→ **Source text**
__________________________________________________

Forget al Qaeda! Forget Isis! If you’re worried about terrorism in the United States, the intelligence community assesses that the most serious threat comes not from brown-skinned foreigners, but from the unhinged white supremacist neighbors down the street. who plotted to kidnap the governor of Michigan or who stormed the U.S. Capitol on January 6 with baseball bats, bear spray, and other weapons to try to block Joe Biden’s election as president of the United States, and the racially motivated white guys who carried out deadly mass shootings over the past several years in Charleston, Pittsburgh, and El Paso.
President Biden gave the intelligence community’s warning sufficient credence to direct his National Security Council to prepare a detailed plan to counter domestic terrorism. The “National Strategy for Countering Domestic Terrorism” opens by recalling the worst of the incidents from the past few years: the slaughter of black church members in Charleston by the young racist gunman Dylan Roof on June 27, 2015; the mass shooting at the Tree of Life Synagogue in Pittsburgh on Nov. 4, 2016; and the mass shooting of Latino customers by an anti-immigrant gunman at a Walmart in El Paso on Aug. 9, 2019.
The NSC document warns starkly that the United
States faces “an elevated threat to the homeland in 2021” from so-called “domestic
violent extremists (DVEs) who are motivated by a range of ideologies and
galvanized by recent political and societal events . . .”
Attorney General Merrick Garland
elaborated on the warning as he detailed the administration’s plan on Tuesday [June
18]. “In the FBI’s
view, the top domestic violence extremist threat comes from racially or
ethnically motivated violent extremists, specifically those who advocated for
the superiority of the White race," Garland said.
The administration’s initiative
represents a sharp break from the Trump presidency. Trump, after all, counted
on support from these groups and even went so far as to encourage them when
asked specifically about the Proud Boys group during the September 30, 2020,
presidential debate. Federal law enforcement authorities have said they
hesitated to go after domestic terrorists as long as Trump was in the White
House.
Trump did not denounce the Proud
Boys when asked in the presidential debate, but instead actually called on them
for future help. He urged the group to “stand back and stand by.” Three months
later, Proud Boys leaders and members were prominent in the Trump mob in the Jan.

__________________________________________________

Dataset excerpt
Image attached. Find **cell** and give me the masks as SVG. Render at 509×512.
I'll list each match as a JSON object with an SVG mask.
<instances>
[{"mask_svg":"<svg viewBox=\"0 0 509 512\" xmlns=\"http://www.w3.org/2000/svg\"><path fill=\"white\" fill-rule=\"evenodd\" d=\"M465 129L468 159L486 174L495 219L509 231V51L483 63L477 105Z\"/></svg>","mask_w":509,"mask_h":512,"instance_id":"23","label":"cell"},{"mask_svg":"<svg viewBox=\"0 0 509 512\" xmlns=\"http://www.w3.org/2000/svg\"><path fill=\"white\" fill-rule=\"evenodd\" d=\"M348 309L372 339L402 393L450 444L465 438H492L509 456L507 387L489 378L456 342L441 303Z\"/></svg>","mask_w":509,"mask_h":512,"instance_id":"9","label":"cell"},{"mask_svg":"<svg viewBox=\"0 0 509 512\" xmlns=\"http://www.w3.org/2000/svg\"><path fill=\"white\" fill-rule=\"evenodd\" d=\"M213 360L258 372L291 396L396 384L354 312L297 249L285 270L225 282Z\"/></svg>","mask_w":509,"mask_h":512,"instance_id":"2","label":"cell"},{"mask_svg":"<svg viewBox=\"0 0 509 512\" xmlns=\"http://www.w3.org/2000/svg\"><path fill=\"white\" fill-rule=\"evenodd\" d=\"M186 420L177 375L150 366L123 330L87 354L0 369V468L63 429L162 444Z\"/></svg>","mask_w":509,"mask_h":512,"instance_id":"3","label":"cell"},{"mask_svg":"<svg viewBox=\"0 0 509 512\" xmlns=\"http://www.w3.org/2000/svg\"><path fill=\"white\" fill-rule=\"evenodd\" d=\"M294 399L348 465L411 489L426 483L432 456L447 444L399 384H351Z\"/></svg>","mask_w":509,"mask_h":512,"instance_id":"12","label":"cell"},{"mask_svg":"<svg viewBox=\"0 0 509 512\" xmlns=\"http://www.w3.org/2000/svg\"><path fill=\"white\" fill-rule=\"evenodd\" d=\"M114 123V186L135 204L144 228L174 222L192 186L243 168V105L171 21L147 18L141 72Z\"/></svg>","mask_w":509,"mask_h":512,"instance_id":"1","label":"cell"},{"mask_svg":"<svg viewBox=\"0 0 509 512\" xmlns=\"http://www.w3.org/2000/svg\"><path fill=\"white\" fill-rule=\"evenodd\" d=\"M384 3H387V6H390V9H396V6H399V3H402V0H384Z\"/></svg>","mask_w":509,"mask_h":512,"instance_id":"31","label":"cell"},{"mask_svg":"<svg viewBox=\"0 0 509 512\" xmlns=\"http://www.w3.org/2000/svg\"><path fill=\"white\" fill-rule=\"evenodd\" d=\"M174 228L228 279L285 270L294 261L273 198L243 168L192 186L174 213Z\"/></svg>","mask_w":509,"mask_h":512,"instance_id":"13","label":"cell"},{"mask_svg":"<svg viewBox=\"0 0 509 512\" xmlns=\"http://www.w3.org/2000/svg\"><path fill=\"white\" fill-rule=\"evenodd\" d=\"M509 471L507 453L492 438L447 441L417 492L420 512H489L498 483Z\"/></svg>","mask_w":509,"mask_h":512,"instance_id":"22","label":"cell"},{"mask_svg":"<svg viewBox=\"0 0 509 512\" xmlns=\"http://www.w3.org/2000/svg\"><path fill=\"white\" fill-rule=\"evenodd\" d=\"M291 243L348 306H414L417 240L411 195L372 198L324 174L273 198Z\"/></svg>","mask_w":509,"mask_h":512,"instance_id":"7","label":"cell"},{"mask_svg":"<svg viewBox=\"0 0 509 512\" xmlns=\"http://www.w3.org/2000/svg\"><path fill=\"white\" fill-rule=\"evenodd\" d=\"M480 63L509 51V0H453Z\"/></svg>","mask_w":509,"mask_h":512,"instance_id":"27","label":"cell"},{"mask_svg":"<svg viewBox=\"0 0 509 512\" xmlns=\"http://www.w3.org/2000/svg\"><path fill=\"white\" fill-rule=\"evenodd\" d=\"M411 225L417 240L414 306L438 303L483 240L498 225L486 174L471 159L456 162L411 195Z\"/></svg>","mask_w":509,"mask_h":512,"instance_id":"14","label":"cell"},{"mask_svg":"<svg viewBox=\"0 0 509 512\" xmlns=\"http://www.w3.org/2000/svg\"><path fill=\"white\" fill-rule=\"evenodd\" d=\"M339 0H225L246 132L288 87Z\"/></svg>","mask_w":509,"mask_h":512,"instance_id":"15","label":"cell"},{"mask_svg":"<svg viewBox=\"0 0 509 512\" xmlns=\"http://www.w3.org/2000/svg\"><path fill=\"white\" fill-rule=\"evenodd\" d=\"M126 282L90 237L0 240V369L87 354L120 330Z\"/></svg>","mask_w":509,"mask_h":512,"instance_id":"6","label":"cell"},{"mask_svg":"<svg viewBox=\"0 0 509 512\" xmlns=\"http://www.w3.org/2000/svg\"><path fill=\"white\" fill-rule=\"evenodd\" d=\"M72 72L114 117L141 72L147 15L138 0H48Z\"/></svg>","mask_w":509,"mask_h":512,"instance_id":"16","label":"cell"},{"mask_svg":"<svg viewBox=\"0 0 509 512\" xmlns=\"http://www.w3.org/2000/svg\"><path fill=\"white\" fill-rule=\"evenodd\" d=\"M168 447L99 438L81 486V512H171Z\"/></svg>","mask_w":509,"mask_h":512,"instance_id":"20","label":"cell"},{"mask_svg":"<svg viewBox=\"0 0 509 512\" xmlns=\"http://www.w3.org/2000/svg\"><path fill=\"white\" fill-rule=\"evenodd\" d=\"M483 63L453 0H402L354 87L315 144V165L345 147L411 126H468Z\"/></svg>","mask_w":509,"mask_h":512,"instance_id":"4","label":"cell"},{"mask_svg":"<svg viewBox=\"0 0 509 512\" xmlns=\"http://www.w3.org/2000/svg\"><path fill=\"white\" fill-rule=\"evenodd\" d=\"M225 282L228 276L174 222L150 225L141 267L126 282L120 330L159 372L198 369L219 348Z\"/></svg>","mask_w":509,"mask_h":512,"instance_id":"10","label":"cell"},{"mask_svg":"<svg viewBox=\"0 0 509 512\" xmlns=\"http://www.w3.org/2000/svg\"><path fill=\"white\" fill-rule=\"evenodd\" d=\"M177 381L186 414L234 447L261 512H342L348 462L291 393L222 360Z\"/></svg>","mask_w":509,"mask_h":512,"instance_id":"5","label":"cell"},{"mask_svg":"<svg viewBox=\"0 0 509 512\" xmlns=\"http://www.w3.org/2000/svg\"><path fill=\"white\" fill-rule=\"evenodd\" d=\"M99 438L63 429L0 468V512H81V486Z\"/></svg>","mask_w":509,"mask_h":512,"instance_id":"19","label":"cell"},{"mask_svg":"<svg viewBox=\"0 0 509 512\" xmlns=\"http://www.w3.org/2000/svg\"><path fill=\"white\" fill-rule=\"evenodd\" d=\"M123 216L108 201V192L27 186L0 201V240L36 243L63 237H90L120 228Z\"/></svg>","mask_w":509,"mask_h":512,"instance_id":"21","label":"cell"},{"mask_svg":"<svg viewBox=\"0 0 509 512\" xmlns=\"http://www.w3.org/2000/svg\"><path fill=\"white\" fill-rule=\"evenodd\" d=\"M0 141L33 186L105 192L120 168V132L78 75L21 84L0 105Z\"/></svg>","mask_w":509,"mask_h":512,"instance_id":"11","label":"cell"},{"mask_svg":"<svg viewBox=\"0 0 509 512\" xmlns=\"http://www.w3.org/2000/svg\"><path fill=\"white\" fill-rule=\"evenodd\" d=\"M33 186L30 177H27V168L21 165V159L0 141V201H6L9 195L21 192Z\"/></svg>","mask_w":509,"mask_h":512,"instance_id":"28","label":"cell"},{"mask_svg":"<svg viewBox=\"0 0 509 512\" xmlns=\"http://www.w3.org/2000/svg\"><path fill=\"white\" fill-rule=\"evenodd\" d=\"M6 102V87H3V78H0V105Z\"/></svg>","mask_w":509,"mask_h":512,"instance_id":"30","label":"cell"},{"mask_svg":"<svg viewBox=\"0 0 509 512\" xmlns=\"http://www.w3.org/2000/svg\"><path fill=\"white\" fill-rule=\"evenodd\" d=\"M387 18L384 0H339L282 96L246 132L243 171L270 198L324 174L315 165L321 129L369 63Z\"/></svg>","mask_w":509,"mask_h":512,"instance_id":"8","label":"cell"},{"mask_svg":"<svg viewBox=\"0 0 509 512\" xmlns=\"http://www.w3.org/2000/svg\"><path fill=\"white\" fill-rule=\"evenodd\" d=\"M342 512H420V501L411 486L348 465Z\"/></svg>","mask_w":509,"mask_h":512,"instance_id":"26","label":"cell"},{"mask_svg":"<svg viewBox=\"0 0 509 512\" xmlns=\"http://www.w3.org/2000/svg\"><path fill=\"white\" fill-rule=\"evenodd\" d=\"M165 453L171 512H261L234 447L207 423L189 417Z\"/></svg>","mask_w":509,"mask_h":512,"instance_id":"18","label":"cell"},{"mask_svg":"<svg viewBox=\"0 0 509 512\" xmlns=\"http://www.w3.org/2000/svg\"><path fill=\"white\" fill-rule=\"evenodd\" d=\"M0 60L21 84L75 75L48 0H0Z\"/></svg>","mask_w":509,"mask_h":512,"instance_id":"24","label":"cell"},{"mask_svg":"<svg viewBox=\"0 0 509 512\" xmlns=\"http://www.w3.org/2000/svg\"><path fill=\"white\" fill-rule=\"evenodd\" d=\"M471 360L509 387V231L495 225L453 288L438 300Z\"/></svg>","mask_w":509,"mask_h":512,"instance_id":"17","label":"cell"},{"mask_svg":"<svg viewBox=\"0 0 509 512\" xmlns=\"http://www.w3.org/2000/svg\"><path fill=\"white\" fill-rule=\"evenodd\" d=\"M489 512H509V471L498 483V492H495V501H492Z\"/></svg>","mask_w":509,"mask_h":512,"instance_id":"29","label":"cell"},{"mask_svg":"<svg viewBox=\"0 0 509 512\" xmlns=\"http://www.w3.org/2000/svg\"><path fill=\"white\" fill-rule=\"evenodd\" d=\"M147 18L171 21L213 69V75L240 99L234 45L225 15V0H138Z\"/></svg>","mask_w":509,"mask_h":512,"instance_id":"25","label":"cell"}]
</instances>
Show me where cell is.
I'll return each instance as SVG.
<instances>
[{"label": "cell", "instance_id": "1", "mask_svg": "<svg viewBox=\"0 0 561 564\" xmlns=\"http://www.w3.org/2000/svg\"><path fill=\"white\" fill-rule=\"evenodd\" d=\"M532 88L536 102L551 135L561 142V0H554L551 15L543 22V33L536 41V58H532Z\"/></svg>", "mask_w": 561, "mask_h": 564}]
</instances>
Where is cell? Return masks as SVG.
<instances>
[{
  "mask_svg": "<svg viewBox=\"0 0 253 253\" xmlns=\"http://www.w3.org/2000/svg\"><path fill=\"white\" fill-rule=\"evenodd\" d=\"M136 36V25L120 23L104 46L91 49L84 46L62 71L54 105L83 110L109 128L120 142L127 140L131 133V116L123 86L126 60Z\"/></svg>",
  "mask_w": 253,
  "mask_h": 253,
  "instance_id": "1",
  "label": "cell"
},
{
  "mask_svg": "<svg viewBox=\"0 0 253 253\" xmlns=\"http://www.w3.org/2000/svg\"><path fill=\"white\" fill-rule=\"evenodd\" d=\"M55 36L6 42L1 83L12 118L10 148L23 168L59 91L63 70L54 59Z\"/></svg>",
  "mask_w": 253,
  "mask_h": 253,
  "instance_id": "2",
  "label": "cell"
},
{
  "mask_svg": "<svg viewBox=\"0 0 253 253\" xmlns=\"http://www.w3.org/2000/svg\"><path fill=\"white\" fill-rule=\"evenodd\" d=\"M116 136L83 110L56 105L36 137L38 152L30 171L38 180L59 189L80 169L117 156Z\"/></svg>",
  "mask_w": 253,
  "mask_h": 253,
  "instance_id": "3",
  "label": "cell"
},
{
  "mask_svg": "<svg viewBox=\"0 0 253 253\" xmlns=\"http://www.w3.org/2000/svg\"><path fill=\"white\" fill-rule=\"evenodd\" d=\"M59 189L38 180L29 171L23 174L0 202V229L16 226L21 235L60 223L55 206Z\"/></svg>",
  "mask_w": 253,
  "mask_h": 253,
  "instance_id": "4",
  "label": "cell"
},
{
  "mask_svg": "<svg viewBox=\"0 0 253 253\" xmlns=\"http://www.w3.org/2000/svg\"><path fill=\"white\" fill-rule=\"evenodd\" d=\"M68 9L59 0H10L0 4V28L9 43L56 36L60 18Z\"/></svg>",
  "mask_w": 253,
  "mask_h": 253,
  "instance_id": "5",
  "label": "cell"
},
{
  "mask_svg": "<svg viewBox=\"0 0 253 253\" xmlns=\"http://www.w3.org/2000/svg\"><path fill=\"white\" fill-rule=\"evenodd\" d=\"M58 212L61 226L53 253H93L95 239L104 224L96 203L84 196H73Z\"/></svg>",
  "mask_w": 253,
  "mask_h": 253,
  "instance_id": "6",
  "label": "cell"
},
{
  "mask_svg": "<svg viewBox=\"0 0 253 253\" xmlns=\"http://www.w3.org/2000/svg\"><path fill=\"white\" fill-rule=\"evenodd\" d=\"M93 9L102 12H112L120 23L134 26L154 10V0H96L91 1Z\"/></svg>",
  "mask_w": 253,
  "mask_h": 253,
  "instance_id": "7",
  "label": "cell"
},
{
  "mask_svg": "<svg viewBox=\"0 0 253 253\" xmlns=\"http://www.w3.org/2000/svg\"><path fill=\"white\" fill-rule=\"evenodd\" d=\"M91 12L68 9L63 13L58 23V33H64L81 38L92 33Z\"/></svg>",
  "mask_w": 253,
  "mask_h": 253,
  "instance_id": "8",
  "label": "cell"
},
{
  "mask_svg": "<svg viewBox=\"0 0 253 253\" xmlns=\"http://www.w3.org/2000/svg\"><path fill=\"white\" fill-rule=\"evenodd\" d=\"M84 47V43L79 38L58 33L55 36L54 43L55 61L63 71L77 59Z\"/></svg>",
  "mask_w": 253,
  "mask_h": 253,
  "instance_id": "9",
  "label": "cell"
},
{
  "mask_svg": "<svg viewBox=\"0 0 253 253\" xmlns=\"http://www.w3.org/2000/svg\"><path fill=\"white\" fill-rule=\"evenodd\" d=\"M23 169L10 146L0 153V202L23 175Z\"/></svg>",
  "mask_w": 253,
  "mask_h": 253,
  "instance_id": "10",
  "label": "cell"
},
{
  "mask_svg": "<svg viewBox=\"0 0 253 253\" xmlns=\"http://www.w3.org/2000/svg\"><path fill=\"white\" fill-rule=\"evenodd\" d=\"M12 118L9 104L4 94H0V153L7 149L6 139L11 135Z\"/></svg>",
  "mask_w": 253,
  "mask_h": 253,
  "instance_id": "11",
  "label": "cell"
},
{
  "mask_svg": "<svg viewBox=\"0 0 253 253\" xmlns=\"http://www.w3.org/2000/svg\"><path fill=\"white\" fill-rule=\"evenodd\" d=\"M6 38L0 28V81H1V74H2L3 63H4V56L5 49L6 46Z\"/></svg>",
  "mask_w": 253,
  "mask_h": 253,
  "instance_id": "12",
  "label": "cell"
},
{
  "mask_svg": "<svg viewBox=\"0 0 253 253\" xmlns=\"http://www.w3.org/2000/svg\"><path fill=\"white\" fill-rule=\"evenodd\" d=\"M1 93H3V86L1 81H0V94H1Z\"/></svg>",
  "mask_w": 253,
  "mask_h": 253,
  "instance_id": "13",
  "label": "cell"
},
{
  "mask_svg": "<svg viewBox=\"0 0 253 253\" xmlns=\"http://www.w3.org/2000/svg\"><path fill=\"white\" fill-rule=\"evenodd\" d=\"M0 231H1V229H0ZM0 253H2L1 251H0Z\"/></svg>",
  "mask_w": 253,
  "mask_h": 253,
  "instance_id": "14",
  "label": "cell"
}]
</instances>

__________________________________________________

→ **Requests**
(a) Condense the paragraph of the article on domestic terrorism that begins "The administration's initiative represents a sharp break" into a short bulleted list that keeps its main facts.
(b) Carry the article on domestic terrorism forward from the point where it stops.

→ **Expected responses**
(a)
- The administration's initiative is a sharp break from the Trump presidency.
- Trump counted on support from these groups.
- When asked about the Proud Boys during the September 30, 2020, presidential debate, he encouraged them.
- Federal law enforcement authorities have said they hesitated to pursue domestic terrorists while Trump was in the White House.

(b)
6 insurrection at the Capitol. Some of them explained to reporters that they
stormed the Capitol in direct response to Trump’s call to assemble in
Washington and then to march to the Capitol.
It needs to be noted that we
have seen this before, most dramatically perhaps in the post-Civil War
Reconstruction. Disaffected white southerners formed the Ku Klux Klan to
terrorize black citizens for exercising their rights to vote, run for public
office, and serve for juries.
Congress responded by enacting
the Enforcement Act of 1871 – commonly called the Ku Klux Klan Act –which made
state officials liable in federal court for depriving anyone of the equal
protection rights guaranteed by the Fourteenth and Fifteenth Amendments. The
act also allowed the president to suspend the writ of habeas corpus to combat
the Klan and other white supremacist organizations.
Unfortunately, the Supreme
Court gutted the law in the most important test case to arise under the act.
The government prosecuted nine of the white militia members who ousted the
elected biracial government in Colfax, Louisiana, but the Court held in Cruikshank
v. United States (1876) that the act could be enforced only against state
officials, not against private actors.
The epidemic of more than 4,700
lynchings in the late 19th and through the 1930s was also
racist-motivated domestic terrorism. The NAACP lobbied Congress hard to enact a
federal anti-lynching law, but to no avail.
Some of the victims of 20th
century domestic terrorism died not at the end of a rope but were killed
through other means: Emmet Till, beaten to death in Mississippi on Aug. 28,
1955; and the civil rights workers Schwerner, Chaney, and Goodman, murdered and
their bodies buried in an earthen dam in Neshoba County, Mississippi, on June
21, 1964.
The Biden administration’s plan
uses bureaucratic gobbledygook to call for countering the “persistent” threat.
“Addressing domestic
terrorism effectively, responsibly, and sustainably demands forging a
government–wide effort while protecting the rule of law and distinctive law
enforcement prerogatives,” the plan states.
The plan includes cautionary
language about protecting “our cherished civil rights and civil liberties.” But
that has not stopped Fox News opinion-mongers such as Sean Hannity and Tucker
Carlson from denouncing the plan as an effort to go after the Biden
administration’s opponents in far right political circles.
The warnings, even if politically
motivated, are not completely baseless. The FBI infiltrated and harassed
left-wing political groups in the 1970s, at some cost to political liberties.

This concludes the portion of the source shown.